El soltero y la mujer se sentaron en los escalones del porche, disfrutando de una fresca brisa poco frecuente en las noches estivales. Él bebía una copa de vino blanco y ella un vaso de limonada recién hecha. Dejaron la puerta abierta para ayudar a que la corriente se llevara de la casa el calor veraniego de Filadelfia.

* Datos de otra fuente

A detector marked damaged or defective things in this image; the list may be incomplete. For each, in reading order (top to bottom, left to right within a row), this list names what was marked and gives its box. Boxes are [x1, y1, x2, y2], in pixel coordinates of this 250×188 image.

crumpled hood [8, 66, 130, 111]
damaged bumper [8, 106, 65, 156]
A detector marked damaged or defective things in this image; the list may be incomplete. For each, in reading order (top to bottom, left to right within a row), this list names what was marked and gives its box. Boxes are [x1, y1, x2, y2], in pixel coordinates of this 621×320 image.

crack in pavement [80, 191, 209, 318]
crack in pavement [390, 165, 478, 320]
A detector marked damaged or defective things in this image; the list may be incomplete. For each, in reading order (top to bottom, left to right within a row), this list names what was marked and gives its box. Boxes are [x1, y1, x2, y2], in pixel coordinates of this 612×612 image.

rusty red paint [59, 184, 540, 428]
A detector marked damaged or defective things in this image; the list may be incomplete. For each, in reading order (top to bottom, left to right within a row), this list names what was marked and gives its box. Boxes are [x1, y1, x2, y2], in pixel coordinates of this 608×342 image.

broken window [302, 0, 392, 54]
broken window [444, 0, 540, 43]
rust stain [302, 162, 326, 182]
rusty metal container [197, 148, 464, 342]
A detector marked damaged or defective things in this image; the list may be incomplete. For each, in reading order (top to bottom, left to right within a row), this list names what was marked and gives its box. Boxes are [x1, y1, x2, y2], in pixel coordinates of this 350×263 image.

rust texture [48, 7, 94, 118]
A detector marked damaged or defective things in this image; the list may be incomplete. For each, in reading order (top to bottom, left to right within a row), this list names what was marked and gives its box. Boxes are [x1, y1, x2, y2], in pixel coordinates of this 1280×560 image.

Apenas hablaban; mientras tanto, en el cielo, apareció una estrella, luego diez y después un millar, cuyo brillo superaba en intensidad la luz de las farolas de la calle. De vez en cuando el soltero y la mujer saludaban a alguno de los vecinos, que ya estaban acostumbrados a la presencia de ella en el vecindario, pero la mayor parte del tiempo permanecían inmóviles, callados, disfrutando de la noche y de su mutua compañía.
El silencio se vio interrumpido por un grave y profundo ronroneo. La gata, que se había alejado al oír que abrían la puerta, se encontraba ahora al lado de la mujer, frotándose contra su pierna.
—¡Si no había salido de la casa desde que la recogí!—exclamó el soltero.
—Seguramente se lo impedía ese montón de chaquetas—bromeó la mujer mientras se la subía al regazo.
La gata miró al soltero, parpadeó y se acurrucó para recibir una sesión de caricias, como si lo más normal en ella fuera salir a tomar el fresco arrullada por el ruido del tráfico.